Four Southside High School students reportedly attacked a teacher in the school’s cafeteria Thursday. The four, 15-year-olds were taken into custody, placed in the county’s juvenile detention center and should appear in court Friday. --Sarah Cook

During the first wave of lunch rotation in the Southside High School cafeteria on Thursday, four female students, all 15-years-old, were accused of beating up a female faculty member. The four students are currently being detained in the Dallas County juvenile detention center and are awaiting a hearing in Judge Bob Armstrong’s courtroom Friday at 10 a.m.

“According to the police report, it occurred at 12:25 p.m., lunchtime,” District Attorney Michael Jackson, said. “Four females jumped on a female teacher and — what this was about — I do not know. The sheriff’s department will interview some more people tomorrow and we will have more details as to why.”

Jackson was able to confirm all four female suspects were 15-years-old. He said other teachers pulled the students off of the teacher and the teacher was, “all scratched up on her neck and other parts of her body.”

Jackson explained because all four suspects were juveniles, law mandates they are entitled to a hearing in a specific amount of time so they will go before a judge Friday morning.

Dallas County School System Superintendent, Dr. Fannie Major-McKenzie, was able to confirm the incident at Southside High School occurred in the lunchroom and said it was very early in the lunch period.

“There weren’t very many students in the lunchroom, is my understanding,” McKenzie said. “This was the first part of the lunch wave.”

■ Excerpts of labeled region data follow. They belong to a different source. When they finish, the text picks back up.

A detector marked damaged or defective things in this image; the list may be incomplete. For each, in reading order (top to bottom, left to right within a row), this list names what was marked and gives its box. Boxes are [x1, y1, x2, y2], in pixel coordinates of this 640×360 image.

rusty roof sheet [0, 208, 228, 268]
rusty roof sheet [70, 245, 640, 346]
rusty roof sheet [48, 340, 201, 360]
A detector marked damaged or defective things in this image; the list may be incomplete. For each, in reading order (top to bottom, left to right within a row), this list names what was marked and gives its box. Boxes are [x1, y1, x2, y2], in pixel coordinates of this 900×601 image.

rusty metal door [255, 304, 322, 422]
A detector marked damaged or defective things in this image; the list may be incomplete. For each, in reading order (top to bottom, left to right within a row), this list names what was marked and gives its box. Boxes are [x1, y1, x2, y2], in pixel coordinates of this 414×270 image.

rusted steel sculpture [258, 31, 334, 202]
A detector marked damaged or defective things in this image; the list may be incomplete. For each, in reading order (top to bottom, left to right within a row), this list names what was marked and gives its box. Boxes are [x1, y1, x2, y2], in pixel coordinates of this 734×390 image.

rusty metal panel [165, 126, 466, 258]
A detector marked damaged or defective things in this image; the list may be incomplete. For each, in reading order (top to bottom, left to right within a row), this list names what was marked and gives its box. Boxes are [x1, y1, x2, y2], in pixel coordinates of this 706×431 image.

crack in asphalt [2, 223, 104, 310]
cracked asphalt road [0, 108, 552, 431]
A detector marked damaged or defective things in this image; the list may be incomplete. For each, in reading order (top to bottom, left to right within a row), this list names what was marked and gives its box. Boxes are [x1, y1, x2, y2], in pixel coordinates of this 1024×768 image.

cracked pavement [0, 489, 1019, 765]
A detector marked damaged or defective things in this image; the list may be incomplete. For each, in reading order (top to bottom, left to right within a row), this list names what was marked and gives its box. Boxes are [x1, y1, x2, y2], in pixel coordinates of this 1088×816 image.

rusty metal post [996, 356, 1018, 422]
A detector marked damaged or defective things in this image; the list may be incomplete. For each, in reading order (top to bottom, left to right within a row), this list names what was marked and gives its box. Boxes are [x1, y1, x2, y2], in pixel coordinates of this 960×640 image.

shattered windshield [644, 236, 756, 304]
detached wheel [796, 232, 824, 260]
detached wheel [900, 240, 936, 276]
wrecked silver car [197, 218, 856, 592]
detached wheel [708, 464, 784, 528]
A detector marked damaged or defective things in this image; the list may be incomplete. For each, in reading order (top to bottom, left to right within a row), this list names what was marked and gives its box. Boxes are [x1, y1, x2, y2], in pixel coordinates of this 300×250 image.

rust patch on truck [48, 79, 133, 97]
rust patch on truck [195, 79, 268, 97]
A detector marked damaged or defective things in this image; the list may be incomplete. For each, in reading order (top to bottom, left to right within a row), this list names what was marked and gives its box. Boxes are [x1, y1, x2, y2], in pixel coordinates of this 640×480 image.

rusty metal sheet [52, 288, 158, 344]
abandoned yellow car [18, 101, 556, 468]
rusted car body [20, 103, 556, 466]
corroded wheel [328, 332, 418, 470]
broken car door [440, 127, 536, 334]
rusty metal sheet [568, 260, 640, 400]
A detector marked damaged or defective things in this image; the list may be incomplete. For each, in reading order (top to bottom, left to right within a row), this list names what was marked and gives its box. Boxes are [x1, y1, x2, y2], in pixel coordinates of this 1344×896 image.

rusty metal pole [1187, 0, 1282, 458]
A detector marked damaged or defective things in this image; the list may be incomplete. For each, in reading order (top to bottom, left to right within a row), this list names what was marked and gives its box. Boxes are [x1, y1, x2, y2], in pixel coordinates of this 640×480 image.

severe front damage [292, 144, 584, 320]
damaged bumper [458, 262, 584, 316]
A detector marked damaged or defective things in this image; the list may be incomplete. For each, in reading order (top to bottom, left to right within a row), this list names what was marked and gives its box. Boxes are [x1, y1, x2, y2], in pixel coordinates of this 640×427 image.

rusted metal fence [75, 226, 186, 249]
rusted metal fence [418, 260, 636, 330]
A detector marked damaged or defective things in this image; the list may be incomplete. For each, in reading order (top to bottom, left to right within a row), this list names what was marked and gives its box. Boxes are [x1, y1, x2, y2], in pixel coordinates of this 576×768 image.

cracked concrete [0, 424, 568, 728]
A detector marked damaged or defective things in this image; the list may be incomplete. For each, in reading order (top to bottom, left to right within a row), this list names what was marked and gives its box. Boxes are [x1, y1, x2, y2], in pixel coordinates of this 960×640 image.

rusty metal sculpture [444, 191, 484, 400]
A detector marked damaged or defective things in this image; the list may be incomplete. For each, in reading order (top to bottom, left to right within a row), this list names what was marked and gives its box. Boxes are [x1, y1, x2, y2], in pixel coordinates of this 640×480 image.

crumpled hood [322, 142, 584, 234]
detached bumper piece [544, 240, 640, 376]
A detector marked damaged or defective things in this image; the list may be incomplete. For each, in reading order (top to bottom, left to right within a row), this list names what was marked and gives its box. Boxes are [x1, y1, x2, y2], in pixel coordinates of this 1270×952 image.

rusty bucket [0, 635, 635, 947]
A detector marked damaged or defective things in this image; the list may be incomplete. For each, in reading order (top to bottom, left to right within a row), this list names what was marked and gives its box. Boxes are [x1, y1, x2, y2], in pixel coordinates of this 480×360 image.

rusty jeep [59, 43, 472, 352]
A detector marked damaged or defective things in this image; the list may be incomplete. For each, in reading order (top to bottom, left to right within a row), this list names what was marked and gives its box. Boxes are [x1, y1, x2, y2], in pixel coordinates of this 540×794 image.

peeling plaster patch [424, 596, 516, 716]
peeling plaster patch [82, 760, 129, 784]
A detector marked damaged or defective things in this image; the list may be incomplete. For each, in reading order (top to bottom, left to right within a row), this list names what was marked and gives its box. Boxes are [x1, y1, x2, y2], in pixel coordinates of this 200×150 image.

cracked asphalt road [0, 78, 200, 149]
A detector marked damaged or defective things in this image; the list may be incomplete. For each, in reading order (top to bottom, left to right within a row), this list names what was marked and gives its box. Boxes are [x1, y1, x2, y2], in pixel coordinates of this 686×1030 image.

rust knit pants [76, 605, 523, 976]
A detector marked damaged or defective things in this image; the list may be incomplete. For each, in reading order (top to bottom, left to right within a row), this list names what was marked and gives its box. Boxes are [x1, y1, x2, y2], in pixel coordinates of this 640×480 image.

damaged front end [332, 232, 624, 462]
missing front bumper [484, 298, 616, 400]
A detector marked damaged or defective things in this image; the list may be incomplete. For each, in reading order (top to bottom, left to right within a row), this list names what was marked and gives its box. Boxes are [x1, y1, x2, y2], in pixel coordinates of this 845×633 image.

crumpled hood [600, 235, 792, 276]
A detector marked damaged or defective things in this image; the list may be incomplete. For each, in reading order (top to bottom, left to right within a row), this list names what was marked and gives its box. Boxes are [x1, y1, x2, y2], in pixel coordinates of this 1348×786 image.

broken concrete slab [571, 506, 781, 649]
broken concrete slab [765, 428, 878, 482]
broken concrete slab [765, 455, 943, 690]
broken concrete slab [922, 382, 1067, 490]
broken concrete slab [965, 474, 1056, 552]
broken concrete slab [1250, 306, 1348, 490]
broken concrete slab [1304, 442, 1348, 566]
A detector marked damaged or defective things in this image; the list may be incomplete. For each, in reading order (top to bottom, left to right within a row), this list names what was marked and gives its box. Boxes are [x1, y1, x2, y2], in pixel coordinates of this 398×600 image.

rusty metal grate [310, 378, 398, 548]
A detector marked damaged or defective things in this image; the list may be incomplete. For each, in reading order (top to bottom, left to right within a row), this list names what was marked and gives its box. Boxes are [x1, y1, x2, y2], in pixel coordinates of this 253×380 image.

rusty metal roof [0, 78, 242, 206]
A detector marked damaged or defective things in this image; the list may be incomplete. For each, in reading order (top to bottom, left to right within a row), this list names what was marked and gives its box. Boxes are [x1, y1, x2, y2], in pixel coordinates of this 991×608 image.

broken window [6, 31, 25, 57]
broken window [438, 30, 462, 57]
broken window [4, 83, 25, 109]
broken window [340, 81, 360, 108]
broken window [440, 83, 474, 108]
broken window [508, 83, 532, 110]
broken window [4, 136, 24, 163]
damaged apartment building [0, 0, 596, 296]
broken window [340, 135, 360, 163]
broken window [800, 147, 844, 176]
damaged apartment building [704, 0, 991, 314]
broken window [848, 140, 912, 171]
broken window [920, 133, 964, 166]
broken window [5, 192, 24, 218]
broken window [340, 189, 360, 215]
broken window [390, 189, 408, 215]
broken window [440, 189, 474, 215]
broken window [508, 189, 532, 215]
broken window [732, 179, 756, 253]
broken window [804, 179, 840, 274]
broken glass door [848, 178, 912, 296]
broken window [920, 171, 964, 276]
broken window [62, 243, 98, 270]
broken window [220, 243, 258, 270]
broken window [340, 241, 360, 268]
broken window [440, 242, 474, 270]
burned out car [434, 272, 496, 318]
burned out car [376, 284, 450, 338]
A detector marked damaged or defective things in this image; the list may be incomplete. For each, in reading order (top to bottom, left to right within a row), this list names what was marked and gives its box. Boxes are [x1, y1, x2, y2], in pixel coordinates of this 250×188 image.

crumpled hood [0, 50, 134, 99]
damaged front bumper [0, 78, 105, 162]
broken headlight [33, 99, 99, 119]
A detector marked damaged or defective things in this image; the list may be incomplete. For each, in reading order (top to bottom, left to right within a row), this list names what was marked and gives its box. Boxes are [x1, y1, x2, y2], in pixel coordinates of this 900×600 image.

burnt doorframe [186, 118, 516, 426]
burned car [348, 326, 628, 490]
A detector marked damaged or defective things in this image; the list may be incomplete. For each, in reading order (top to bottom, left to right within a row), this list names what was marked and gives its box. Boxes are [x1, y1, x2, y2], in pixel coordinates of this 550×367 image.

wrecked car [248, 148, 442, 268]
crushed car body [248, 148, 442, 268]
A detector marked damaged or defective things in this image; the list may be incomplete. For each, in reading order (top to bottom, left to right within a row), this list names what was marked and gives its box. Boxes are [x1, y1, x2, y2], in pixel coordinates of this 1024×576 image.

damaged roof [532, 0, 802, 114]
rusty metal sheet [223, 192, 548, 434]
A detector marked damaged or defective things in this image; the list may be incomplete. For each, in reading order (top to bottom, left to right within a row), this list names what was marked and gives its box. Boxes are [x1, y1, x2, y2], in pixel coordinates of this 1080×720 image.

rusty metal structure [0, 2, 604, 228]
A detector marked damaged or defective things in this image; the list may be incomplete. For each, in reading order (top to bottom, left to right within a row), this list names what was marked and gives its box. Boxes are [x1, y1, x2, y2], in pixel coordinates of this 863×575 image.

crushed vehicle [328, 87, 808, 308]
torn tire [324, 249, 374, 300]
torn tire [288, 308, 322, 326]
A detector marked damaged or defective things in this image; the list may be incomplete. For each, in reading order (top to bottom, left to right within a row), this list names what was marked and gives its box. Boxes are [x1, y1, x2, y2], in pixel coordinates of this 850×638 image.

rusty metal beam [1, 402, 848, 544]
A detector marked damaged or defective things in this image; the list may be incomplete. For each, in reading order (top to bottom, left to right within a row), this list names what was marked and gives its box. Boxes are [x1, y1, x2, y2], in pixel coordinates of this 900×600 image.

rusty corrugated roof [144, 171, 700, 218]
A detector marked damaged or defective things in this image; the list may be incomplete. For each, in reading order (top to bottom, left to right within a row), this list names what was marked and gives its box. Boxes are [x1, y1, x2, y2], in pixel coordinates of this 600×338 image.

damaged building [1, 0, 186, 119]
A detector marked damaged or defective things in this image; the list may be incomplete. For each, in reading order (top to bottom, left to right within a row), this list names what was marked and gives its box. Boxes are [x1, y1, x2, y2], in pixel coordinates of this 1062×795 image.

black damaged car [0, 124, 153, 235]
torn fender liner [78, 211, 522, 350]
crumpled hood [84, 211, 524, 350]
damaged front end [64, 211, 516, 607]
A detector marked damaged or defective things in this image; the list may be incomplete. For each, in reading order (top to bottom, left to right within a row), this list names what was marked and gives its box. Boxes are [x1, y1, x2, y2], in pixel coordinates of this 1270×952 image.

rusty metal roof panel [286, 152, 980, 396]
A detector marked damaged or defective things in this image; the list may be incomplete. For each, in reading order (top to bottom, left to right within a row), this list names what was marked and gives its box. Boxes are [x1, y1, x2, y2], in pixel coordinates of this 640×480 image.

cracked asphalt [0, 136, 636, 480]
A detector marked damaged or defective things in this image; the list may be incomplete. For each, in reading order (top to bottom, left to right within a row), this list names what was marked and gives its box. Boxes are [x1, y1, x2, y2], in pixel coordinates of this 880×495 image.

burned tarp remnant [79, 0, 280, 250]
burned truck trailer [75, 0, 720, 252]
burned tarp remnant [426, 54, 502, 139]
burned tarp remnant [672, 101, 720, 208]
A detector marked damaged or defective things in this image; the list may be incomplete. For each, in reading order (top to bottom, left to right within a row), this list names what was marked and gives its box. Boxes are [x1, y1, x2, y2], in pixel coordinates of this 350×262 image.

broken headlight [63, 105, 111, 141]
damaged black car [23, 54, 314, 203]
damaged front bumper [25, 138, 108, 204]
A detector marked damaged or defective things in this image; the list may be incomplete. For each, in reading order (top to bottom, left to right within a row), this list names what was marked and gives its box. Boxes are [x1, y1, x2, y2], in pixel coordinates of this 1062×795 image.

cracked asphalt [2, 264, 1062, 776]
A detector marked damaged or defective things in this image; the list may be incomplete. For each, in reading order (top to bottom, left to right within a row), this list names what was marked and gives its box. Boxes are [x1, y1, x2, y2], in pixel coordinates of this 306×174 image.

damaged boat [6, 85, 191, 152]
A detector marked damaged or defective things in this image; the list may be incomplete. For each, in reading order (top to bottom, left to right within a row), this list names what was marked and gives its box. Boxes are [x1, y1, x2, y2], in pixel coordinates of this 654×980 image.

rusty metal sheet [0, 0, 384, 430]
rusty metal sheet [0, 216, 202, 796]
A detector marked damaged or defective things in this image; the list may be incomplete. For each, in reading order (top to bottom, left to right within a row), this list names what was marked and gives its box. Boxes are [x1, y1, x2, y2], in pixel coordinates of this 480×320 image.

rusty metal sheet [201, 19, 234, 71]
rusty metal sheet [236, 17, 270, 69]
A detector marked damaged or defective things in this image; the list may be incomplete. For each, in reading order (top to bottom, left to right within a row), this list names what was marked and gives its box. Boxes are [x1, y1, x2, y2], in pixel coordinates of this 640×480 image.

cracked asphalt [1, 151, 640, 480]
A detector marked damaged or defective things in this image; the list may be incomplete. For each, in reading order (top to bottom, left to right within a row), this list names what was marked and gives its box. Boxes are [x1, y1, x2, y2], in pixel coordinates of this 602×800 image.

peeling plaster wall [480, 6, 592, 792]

She was also able to confirm the incident occurred between several students and a teacher.

“At this point we are trying to gather facts to see what will be appropriate action,” she said. “We will take that information to make a recommendation to the board.”

McKenzie said she wants to be fair in punishing the students but behavior such as shown today does not have a place in the school system.

“We will take the appropriate steps to protect our employees and we want to be fair to the students but we are not going to tolerate that kind of behavior as it relates to our employees and our teachers,” McKenzie said.